というか、石井さん、そんなに俺のこと気にしてくれていたのか?
「それに見て!この距離!肩触れ合っちゃってるじゃん!こんな距離、恋人でもない限りこの距離では歩かないでしょ」
そう言って、亜影さんは例の写真を指さす。
見ると、確かに俺と石井さんの肩が触れ合っていた。
いつの間に、こんな距離で歩いていたんだろう。お互い、無意識のうちに近づいてしまっていたのだろうか。
「ふぁ!いつの間に、こんな距離に……」
石井さんも、顔を真っ赤にして驚いている。
「さすがに、これでは言い逃れできないでしょ。ほら、どうなの?言ってみなよ」
「…っぐ!」
石野さんが、押されてる。何とかしないと……。
「ちょっと、亜影さん!そろそろその辺で……」
「そうよ!付き合ってる!私と押野くんは、その…付き合ってるの」
とうとう、耐えられなかったのか、石井さんが今まで隠してきた秘密を暴露してしまった。
「石井さん!?いいの?言っちゃって」
「うん。そりゃ恥ずかしいから、あんまり言いたくはなかったけど、美里は私の一番の親友だからね。隠してるのは、ダメかなって……」
そっか。俺が、安達に言ったのと同じ理由か。
「やっぱりね。これでスッキリした。最近の一乃は私に対してどっか、素っ気なかったからね。押野君がいるんなら仕方ないか」
「ごめんね、美里」
「ううん、私こそ、無理やり問い詰めちゃってごめんね。この写真は消しとくから」
そう言って、亜影さんは、写真の削除ボタンを押そうとする。
「あぁ!ちょっと待って!」
「どうしたの、押野君?」
「その……、その写真貰えないかな?」
俺と石井さんのツーショット。それに、すごく近い距離で触れ合っている。消すのはもったいない。

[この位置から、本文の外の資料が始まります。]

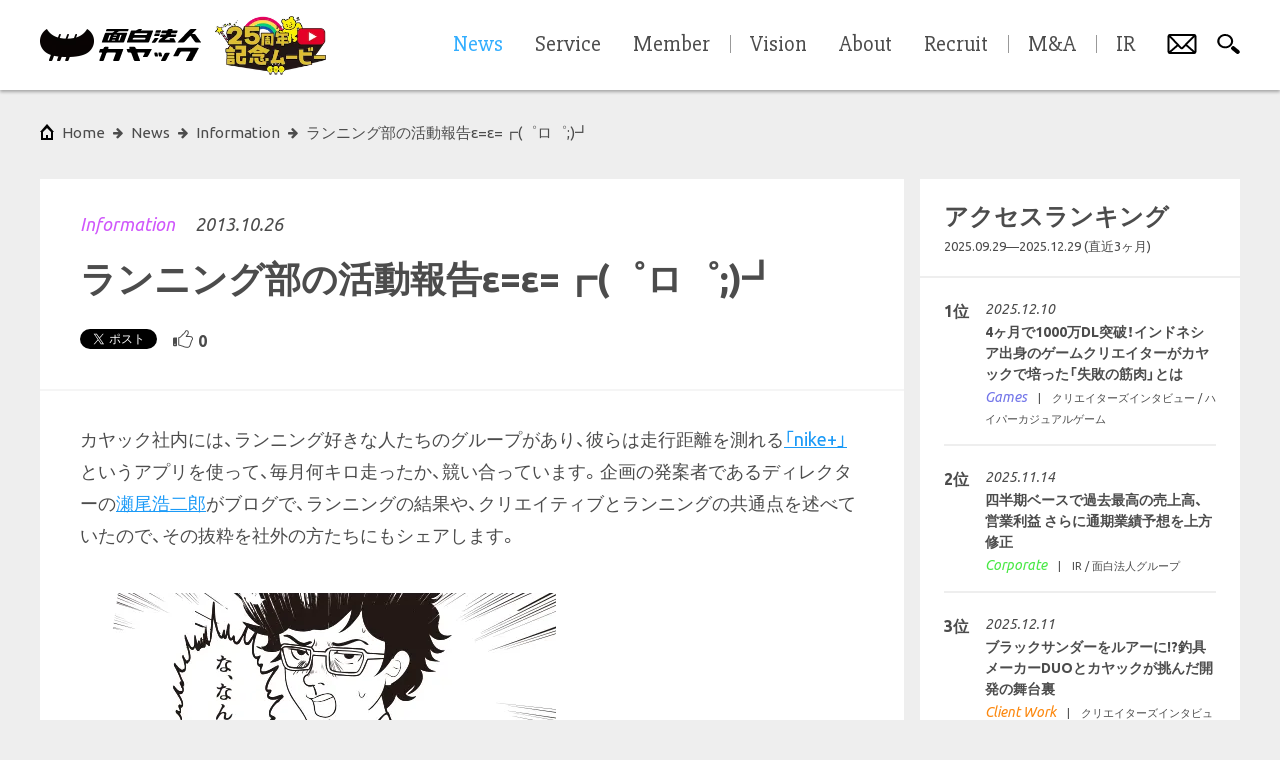

--- FILE ---
content_type: image/svg+xml
request_url: https://www.kayac.com/assets/pc/common/logo_typo-7c96e39ca0b36effe291a7b6106f946ee2141f86d1d8d9d15b0469ee6785ada3.svg
body_size: 2179
content:
<svg xmlns="http://www.w3.org/2000/svg" viewBox="0 0 200.00293 62.386">
  <path d="M98.169,25.073a1.81543,1.81543,0,0,1-1.582,1.104H55.568a0.77139,0.77139,0,0,1-.775-1.105L62.564,3.716a1.811,1.811,0,0,1,1.58-1.107h7.833a4.773,4.773,0,0,0,2.169-.63l2.12-1.348A4.80664,4.80664,0,0,1,78.436,0H84.16c0.648,0,.731.288,0.186,0.637L82.275,1.972c-0.545.352-.462,0.637,0.186,0.637h22.752a0.76965,0.76965,0,0,1,.771,1.105ZM92.481,11.535a1.80975,1.80975,0,0,0,1.581-1.105L94.5,9.232a0.76916,0.76916,0,0,0-.771-1.105H71.41a1.80951,1.80951,0,0,0-1.58,1.105l-0.436,1.195a0.77189,0.77189,0,0,0,.774,1.107H92.481v0.001Zm-3.273,9.006a1.80839,1.80839,0,0,0,1.579-1.107l0.406-1.117a0.77278,0.77278,0,0,0-.775-1.107H68.103a1.80748,1.80748,0,0,0-1.578,1.107l-0.407,1.117a0.77258,0.77258,0,0,0,.775,1.107H89.208Z" />
  <path d="M150.405,25.112a0.67915,0.67915,0,0,1-.663,1.058H117.159a0.71852,0.71852,0,0,1-.711-1.08l1.256-2.916a5.275,5.275,0,0,1,1.404-1.79l5.234-3.961c0.517-.39.409-0.71-0.238-0.71h-3.639a0.77277,0.77277,0,0,1-.777-1.106l1.023-2.834a1.80737,1.80737,0,0,1,1.578-1.104h7.701a1.80885,1.80885,0,0,0,1.581-1.107l0.186-.51a0.77062,0.77062,0,0,0-.773-1.105h-7.989a0.7712,0.7712,0,0,1-.773-1.106l1.031-2.834a1.80716,1.80716,0,0,1,1.578-1.106h7.979a1.80155,1.80155,0,0,0,1.575-1.107l0.233-.652A1.80413,1.80413,0,0,1,136.194.035h7.272a0.77413,0.77413,0,0,1,.777,1.107l-0.234.652a0.77442,0.77442,0,0,0,.777,1.107h8.563a0.772,0.772,0,0,1,.774,1.106l-1.024,2.834a1.807,1.807,0,0,1-1.578,1.106h-8.563a1.8112,1.8112,0,0,0-1.58,1.105l-0.185.51a0.7719,0.7719,0,0,0,.773,1.107h8.833a0.7707,0.7707,0,0,1,.774,1.104l-1.027,2.834a1.80648,1.80648,0,0,1-1.578,1.106H136.713a4.1007,4.1007,0,0,0-2.115.71l-5.232,3.959c-0.515.391-.408,0.71,0.239,0.71h8.638a0.7171,0.7171,0,0,0,.71-1.079l-0.465-1.076a0.71826,0.71826,0,0,1,.71-1.081h6.506a2.06018,2.06018,0,0,1,1.69,1.059Z" />
  <path d="M115.979,17.269c0.649,0,.875.435,0.507,0.966l-5.179,7.443a2.53474,2.53474,0,0,1-1.85.966h-5.225a0.56461,0.56461,0,0,1-.511-0.97l5.094-7.434a2.50853,2.50853,0,0,1,1.843-.971h5.321Z" />
  <path d="M113.17,2.133a1.81235,1.81235,0,0,0-1.582,1.105l-1.047,2.863a0.76785,0.76785,0,0,0,.771,1.102l7.679-.019a1.82213,1.82213,0,0,0,1.582-1.109l1.039-2.837a0.76965,0.76965,0,0,0-.772-1.105h-7.67Z" />
  <path d="M110.835,8.608a1.81235,1.81235,0,0,0-1.582,1.105l-1.046,2.863a0.76737,0.76737,0,0,0,.771,1.102l7.679-.02a1.8168,1.8168,0,0,0,1.581-1.108l1.038-2.837a0.76916,0.76916,0,0,0-.771-1.105h-7.67Z" />
  <path d="M190.055,26.17a2.566,2.566,0,0,1-1.858-.96L180.08,13.77a0.9416,0.9416,0,0,0-1.498-.113L167.328,25.324a3.18425,3.18425,0,0,1-1.993.846H154.858c-0.647,0-.81-0.382-0.363-0.85L177.889,0.884a3.15628,3.15628,0,0,1,1.989-.849h10.717c0.646,0,.803.375,0.343,0.832l-7.917,7.912c-0.457.457-.302,0.832,0.345,0.832h3.546a2.66224,2.66224,0,0,1,1.882.939l11.014,14.678c0.388,0.519.178,0.942-.471,0.942h-9.282Z" />
  <path d="M57.135,3.364a1.80836,1.80836,0,0,1-1.578,1.105H39.839a4.87747,4.87747,0,0,0-2.176.618L35.178,6.621c-0.55.338-.471,0.618,0.175,0.618H54.552a0.7705,0.7705,0,0,1,.773,1.104l-6.09,16.729a1.80619,1.80619,0,0,1-1.578,1.104H6.45a0.76915,0.76915,0,0,1-.772-1.104L11.771,8.343a1.804,1.804,0,0,1,1.578-1.104H25.211a4.9284,4.9284,0,0,0,2.178-.618l2.486-1.534c0.55-.341.471-0.618-0.176-0.618H14.348a0.7712,0.7712,0,0,1-.773-1.105l0.822-2.26A1.80764,1.80764,0,0,1,15.974,0H57.186a0.7707,0.7707,0,0,1,.774,1.104Zm-23.01,9.305a1.55972,1.55972,0,0,0,1.422-.68c0.136-.372-0.282-0.677-0.929-0.677H30.129a1.57272,1.57272,0,0,0-1.425.677c-0.138.375,0.279,0.68,0.925,0.68h4.496Zm-1.77,4.868a1.56514,1.56514,0,0,0,1.429-.704c0.14-.387-0.275-0.705-0.921-0.705H28.372a1.57533,1.57533,0,0,0-1.433.705c-0.141.387,0.273,0.704,0.919,0.704h4.497Zm-1.771,4.859a1.567,1.567,0,0,0,1.43-.7c0.14-.385-0.275-0.701-0.921-0.701H26.597a1.56473,1.56473,0,0,0-1.428.701c-0.141.386,0.275,0.7,0.921,0.7h4.494Zm8.568,0a1.80408,1.80408,0,0,0,1.577-1.105l3.229-8.874a0.771,0.771,0,0,0-.775-1.105H42.884a1.80472,1.80472,0,0,0-1.579,1.105l-3.228,8.874a0.77148,0.77148,0,0,0,.774,1.105h0.301Zm-20.944,0a1.80407,1.80407,0,0,0,1.577-1.105l3.227-8.874a0.7705,0.7705,0,0,0-.774-1.105H21.925a1.80213,1.80213,0,0,0-1.578,1.105l-3.228,8.874a0.772,0.772,0,0,0,.775,1.105h0.314Z" />
  <path d="M116.433,47.602a1.41013,1.41013,0,0,1,1.435-1.718h2.776a2.17523,2.17523,0,0,1,2.055,1.718l0.813,4.518a1.4088,1.4088,0,0,1-1.433,1.717h-2.773a2.16857,2.16857,0,0,1-2.054-1.717Z" />
  <path d="M137.759,46.586a0.80123,0.80123,0,0,1,.771,1.282l-7.034,13.233a2.66234,2.66234,0,0,1-2.135,1.285h-6.88a0.80261,0.80261,0,0,1-.77-1.285l7.036-13.233a2.66168,2.66168,0,0,1,2.135-1.282h6.877Z" />
  <path d="M108.52,47.602a1.41108,1.41108,0,0,1,1.436-1.718h2.726a2.17212,2.17212,0,0,1,2.053,1.718l0.813,4.518a1.409,1.409,0,0,1-1.434,1.717h-2.725a2.1703,2.1703,0,0,1-2.053-1.717Z" />
  <path d="M18.523,36.187a0.9489,0.9489,0,0,0-.95-1.365H11.711a2.24615,2.24615,0,0,0-1.956,1.365l-0.46,1.249a2.24682,2.24682,0,0,1-1.957,1.362H3.648a2.22349,2.22349,0,0,0-1.946,1.366l-1.621,4.5a0.9559,0.9559,0,0,0,.96,1.367H4.765a0.954,0.954,0,0,1,.957,1.367L0.766,61.014a0.95259,0.95259,0,0,0,.955,1.365H7.582a2.23507,2.23507,0,0,0,1.95-1.365L14.49,47.399a2.23368,2.23368,0,0,1,1.95-1.367H31.925a0.9491,0.9491,0,0,1,.951,1.365L27.87,61.014a0.94967,0.94967,0,0,0,.951,1.365h9.154a2.23389,2.23389,0,0,0,1.95-1.365l7.582-20.852a0.95218,0.95218,0,0,0-.957-1.364H19.011a0.94617,0.94617,0,0,1-.949-1.362Z" />
  <path d="M159.532,45.364a2.65894,2.65894,0,0,1,2.132-1.282h16.497a0.7979,0.7979,0,0,1,.767,1.279l-8.401,15.737a0.799,0.799,0,0,0,.768,1.28h9.607a2.66536,2.66536,0,0,0,2.134-1.282L195.28,38.095a0.8,0.8,0,0,0-.77-1.28H155.556a2.658,2.658,0,0,0-2.132,1.282l-7.48,14.102a0.80136,0.80136,0,0,0,.771,1.281h7.063a2.66009,2.66009,0,0,0,2.131-1.281Z" />
  <path d="M73.696,38.798a2.17266,2.17266,0,0,1-1.921-1.375L71.359,36.2a2.17367,2.17367,0,0,0-1.922-1.379H60.505a0.98046,0.98046,0,0,0-.986,1.379l0.415,1.223a0.9782,0.9782,0,0,1-.986,1.375H55.259a0.96161,0.96161,0,0,0-.967,1.369l1.599,4.496a2.21018,2.21018,0,0,0,1.94,1.368H61.52a2.24258,2.24258,0,0,1,1.956,1.365l5.021,13.619a2.2442,2.2442,0,0,0,1.956,1.362h8.934a0.94742,0.94742,0,0,0,.951-1.362L75.317,47.396a0.9491,0.9491,0,0,1,.951-1.365H88.772a0.8023,0.8023,0,0,1,.771,1.284l-3.187,5.997a0.80214,0.80214,0,0,0,.771,1.283h6.842a2.66837,2.66837,0,0,0,2.136-1.283l7.03-13.224a0.80361,0.80361,0,0,0-.771-1.285Z" />
</svg>
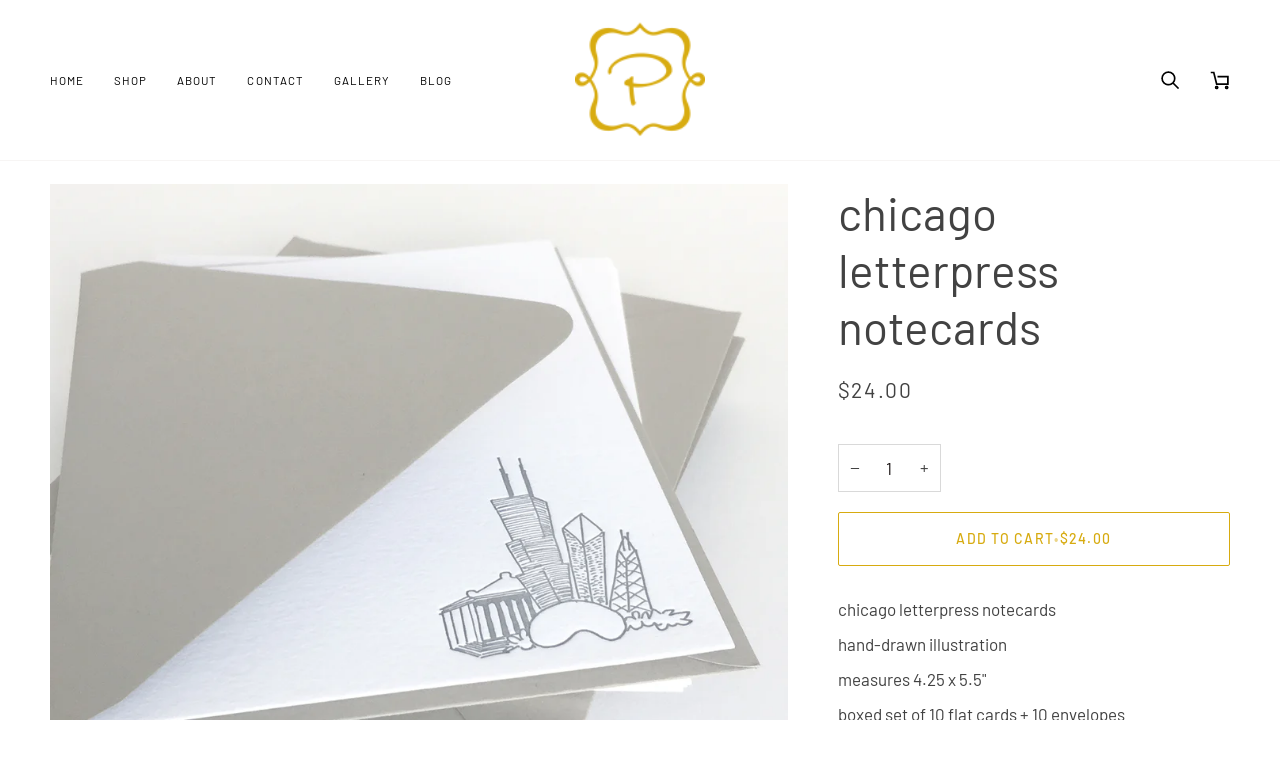

--- FILE ---
content_type: text/css
request_url: https://penelopespress.com/cdn/shop/t/26/assets/font-settings.css?v=53391345222963855751756441350
body_size: 119
content:
@font-face{font-family:Barlow;font-weight:400;font-style:normal;font-display:swap;src:url(//penelopespress.com/cdn/fonts/barlow/barlow_n4.038c60d7ea9ddb238b2f64ba6f463ba6c0b5e5ad.woff2?h1=cGVuZWxvcGVzcHJlc3MuY29t&h2=cGVuZWxvcGVzcHJlc3MuYWNjb3VudC5teXNob3BpZnkuY29t&h3=YWNjb3VudC5wZW5lbG9wZXNwcmVzcy5jb20&hmac=a8917494262868a4a9c9e430036914c95409a382eb1a39aba4749844f52b5f22) format("woff2"),url(//penelopespress.com/cdn/fonts/barlow/barlow_n4.074a9f2b990b38aec7d56c68211821e455b6d075.woff?h1=cGVuZWxvcGVzcHJlc3MuY29t&h2=cGVuZWxvcGVzcHJlc3MuYWNjb3VudC5teXNob3BpZnkuY29t&h3=YWNjb3VudC5wZW5lbG9wZXNwcmVzcy5jb20&hmac=02fb2e628dfbbb25c8ee7ff41ed6cd8738fd5b6deedacfcec856f167727ef880) format("woff")}@font-face{font-family:Barlow;font-weight:400;font-style:normal;font-display:swap;src:url(//penelopespress.com/cdn/fonts/barlow/barlow_n4.038c60d7ea9ddb238b2f64ba6f463ba6c0b5e5ad.woff2?h1=cGVuZWxvcGVzcHJlc3MuY29t&h2=cGVuZWxvcGVzcHJlc3MuYWNjb3VudC5teXNob3BpZnkuY29t&h3=YWNjb3VudC5wZW5lbG9wZXNwcmVzcy5jb20&hmac=a8917494262868a4a9c9e430036914c95409a382eb1a39aba4749844f52b5f22) format("woff2"),url(//penelopespress.com/cdn/fonts/barlow/barlow_n4.074a9f2b990b38aec7d56c68211821e455b6d075.woff?h1=cGVuZWxvcGVzcHJlc3MuY29t&h2=cGVuZWxvcGVzcHJlc3MuYWNjb3VudC5teXNob3BpZnkuY29t&h3=YWNjb3VudC5wZW5lbG9wZXNwcmVzcy5jb20&hmac=02fb2e628dfbbb25c8ee7ff41ed6cd8738fd5b6deedacfcec856f167727ef880) format("woff")}@font-face{font-family:Barlow;font-weight:400;font-style:normal;font-display:swap;src:url(//penelopespress.com/cdn/fonts/barlow/barlow_n4.038c60d7ea9ddb238b2f64ba6f463ba6c0b5e5ad.woff2?h1=cGVuZWxvcGVzcHJlc3MuY29t&h2=cGVuZWxvcGVzcHJlc3MuYWNjb3VudC5teXNob3BpZnkuY29t&h3=YWNjb3VudC5wZW5lbG9wZXNwcmVzcy5jb20&hmac=a8917494262868a4a9c9e430036914c95409a382eb1a39aba4749844f52b5f22) format("woff2"),url(//penelopespress.com/cdn/fonts/barlow/barlow_n4.074a9f2b990b38aec7d56c68211821e455b6d075.woff?h1=cGVuZWxvcGVzcHJlc3MuY29t&h2=cGVuZWxvcGVzcHJlc3MuYWNjb3VudC5teXNob3BpZnkuY29t&h3=YWNjb3VudC5wZW5lbG9wZXNwcmVzcy5jb20&hmac=02fb2e628dfbbb25c8ee7ff41ed6cd8738fd5b6deedacfcec856f167727ef880) format("woff")}@font-face{font-family:Barlow;font-weight:500;font-style:normal;font-display:swap;src:url(//penelopespress.com/cdn/fonts/barlow/barlow_n5.a193a1990790eba0cc5cca569d23799830e90f07.woff2?h1=cGVuZWxvcGVzcHJlc3MuY29t&h2=cGVuZWxvcGVzcHJlc3MuYWNjb3VudC5teXNob3BpZnkuY29t&h3=YWNjb3VudC5wZW5lbG9wZXNwcmVzcy5jb20&hmac=ed89031a8592796b88ae784ecea816c2f39d2562153159cabc826269455c118d) format("woff2"),url(//penelopespress.com/cdn/fonts/barlow/barlow_n5.ae31c82169b1dc0715609b8cc6a610b917808358.woff?h1=cGVuZWxvcGVzcHJlc3MuY29t&h2=cGVuZWxvcGVzcHJlc3MuYWNjb3VudC5teXNob3BpZnkuY29t&h3=YWNjb3VudC5wZW5lbG9wZXNwcmVzcy5jb20&hmac=9a3bdec57f78ac768a1e1aca20d3d6d1d1c7d1fa8697eab34b83fd678be1b35f) format("woff")}@font-face{font-family:Barlow;font-weight:500;font-style:normal;font-display:swap;src:url(//penelopespress.com/cdn/fonts/barlow/barlow_n5.a193a1990790eba0cc5cca569d23799830e90f07.woff2?h1=cGVuZWxvcGVzcHJlc3MuY29t&h2=cGVuZWxvcGVzcHJlc3MuYWNjb3VudC5teXNob3BpZnkuY29t&h3=YWNjb3VudC5wZW5lbG9wZXNwcmVzcy5jb20&hmac=ed89031a8592796b88ae784ecea816c2f39d2562153159cabc826269455c118d) format("woff2"),url(//penelopespress.com/cdn/fonts/barlow/barlow_n5.ae31c82169b1dc0715609b8cc6a610b917808358.woff?h1=cGVuZWxvcGVzcHJlc3MuY29t&h2=cGVuZWxvcGVzcHJlc3MuYWNjb3VudC5teXNob3BpZnkuY29t&h3=YWNjb3VudC5wZW5lbG9wZXNwcmVzcy5jb20&hmac=9a3bdec57f78ac768a1e1aca20d3d6d1d1c7d1fa8697eab34b83fd678be1b35f) format("woff")}@font-face{font-family:Barlow;font-weight:500;font-style:normal;font-display:swap;src:url(//penelopespress.com/cdn/fonts/barlow/barlow_n5.a193a1990790eba0cc5cca569d23799830e90f07.woff2?h1=cGVuZWxvcGVzcHJlc3MuY29t&h2=cGVuZWxvcGVzcHJlc3MuYWNjb3VudC5teXNob3BpZnkuY29t&h3=YWNjb3VudC5wZW5lbG9wZXNwcmVzcy5jb20&hmac=ed89031a8592796b88ae784ecea816c2f39d2562153159cabc826269455c118d) format("woff2"),url(//penelopespress.com/cdn/fonts/barlow/barlow_n5.ae31c82169b1dc0715609b8cc6a610b917808358.woff?h1=cGVuZWxvcGVzcHJlc3MuY29t&h2=cGVuZWxvcGVzcHJlc3MuYWNjb3VudC5teXNob3BpZnkuY29t&h3=YWNjb3VudC5wZW5lbG9wZXNwcmVzcy5jb20&hmac=9a3bdec57f78ac768a1e1aca20d3d6d1d1c7d1fa8697eab34b83fd678be1b35f) format("woff")}@font-face{font-family:Barlow;font-weight:400;font-style:italic;font-display:swap;src:url(//penelopespress.com/cdn/fonts/barlow/barlow_i4.8c59b6445f83f078b3520bad98b24d859431b377.woff2?h1=cGVuZWxvcGVzcHJlc3MuY29t&h2=cGVuZWxvcGVzcHJlc3MuYWNjb3VudC5teXNob3BpZnkuY29t&h3=YWNjb3VudC5wZW5lbG9wZXNwcmVzcy5jb20&hmac=40ea8178d4a76e39ef139d2f8b2f7e884d2c2bb20ce3074aa5f6c63baec32486) format("woff2"),url(//penelopespress.com/cdn/fonts/barlow/barlow_i4.bf7e6d69237bd02188410034976892368fd014c0.woff?h1=cGVuZWxvcGVzcHJlc3MuY29t&h2=cGVuZWxvcGVzcHJlc3MuYWNjb3VudC5teXNob3BpZnkuY29t&h3=YWNjb3VudC5wZW5lbG9wZXNwcmVzcy5jb20&hmac=e4be957736c91b572edef56be7ba24f9ea27e49a45efed93b3b4f639ec878882) format("woff")}@font-face{font-family:Barlow;font-weight:500;font-style:italic;font-display:swap;src:url(//penelopespress.com/cdn/fonts/barlow/barlow_i5.714d58286997b65cd479af615cfa9bb0a117a573.woff2?h1=cGVuZWxvcGVzcHJlc3MuY29t&h2=cGVuZWxvcGVzcHJlc3MuYWNjb3VudC5teXNob3BpZnkuY29t&h3=YWNjb3VudC5wZW5lbG9wZXNwcmVzcy5jb20&hmac=d2ed28318fe8bb56f79c05b19c2e9e7d3268dc6d918bb99d6f6b42289da7a6c0) format("woff2"),url(//penelopespress.com/cdn/fonts/barlow/barlow_i5.0120f77e6447d3b5df4bbec8ad8c2d029d87fb21.woff?h1=cGVuZWxvcGVzcHJlc3MuY29t&h2=cGVuZWxvcGVzcHJlc3MuYWNjb3VudC5teXNob3BpZnkuY29t&h3=YWNjb3VudC5wZW5lbG9wZXNwcmVzcy5jb20&hmac=ed7ad0cf0331b6aea83df01058938a183d41e6bb15e1324e885cd4f32cb7a447) format("woff")}
/*# sourceMappingURL=/cdn/shop/t/26/assets/font-settings.css.map?v=53391345222963855751756441350 */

「ちょっと、押野くん!?み、美里……その、私も貰えないかな?」
「もう、何よカップルは。初々しすぎるでしょ」
俺は、亜影さんと連絡先を交換して、写真を送ってもらった。
「それにしても、良かったね一乃。ずっと、押野君が好きだって悩んでたから」
「ちょっ!美里……」
「え?そうなの?」
それは初耳だ。てっきり、俺の片思いだと思ってたから。
「しょっちゅう私に相談してたもんね」
「もう、やめて!バカ!嫌い、美里」
そうだったんだ。石井さんも、俺のことがずっと好きでいてくれてたんだ。
「押野くんも、なんなのその顔!」
どうやら、顔がとてつもなくにやけていたようだ。
その後、放課後になり俺は約束通り、石井さんと一緒に下校をしていた。
「はぁ、今日は散々な一日だった」
石井さんが肩を落としてつぶやく。
「そうだね。でも、新しい発見もあったから俺は悪くなかったかもって」
「新しい発見って?」
「石井さんが、俺のことずっと好きでいてくれたこと」
「……そ、それは…」
ボフッ!と、顔を赤くする石井さん。
「……あの、押野くん、もうちょっと寄っていいかな?押野くんに」
そう言って、石井さんは身体を近づけてきた。
そう、亜影さんが見せてきた写真の位置ぐらいまで。肩と肩が触れ合う距離だ。
「う、うん……」
「………………」
その後、しばらく会話が途切れてしまい、お互いの心臓の音だけが伝わってくるようだ。
「あの、これって、もしかしたら手を繋ぐよりも近い距離なのかもね」
不意に、石井さんがそう言った。
考えてみれば、手を繋ぐとその分距離が出来てしまうけれど、これならば何も遮る物がないから、非常に近くなる。
「そ、そうだね…」
「手を繋ぐのは、恥ずかしいけど、これなら大丈夫かな……。押野くんは、嫌じゃない?」
「う、うん…。というか、むしろ俺はこの距離がうれしいかな」
すごくドキドキするが……。
「そっか。なんか、押野くんを近くに感じられるな…」
そのままの距離感のまま、俺たちはいつもの駅で別れた。
今日は、本当に色々あった。
そして、いろんなことを発見できた。
石井さんも俺のことがずっと好きだったこと、そして、手を繋ぐよりも近い距離。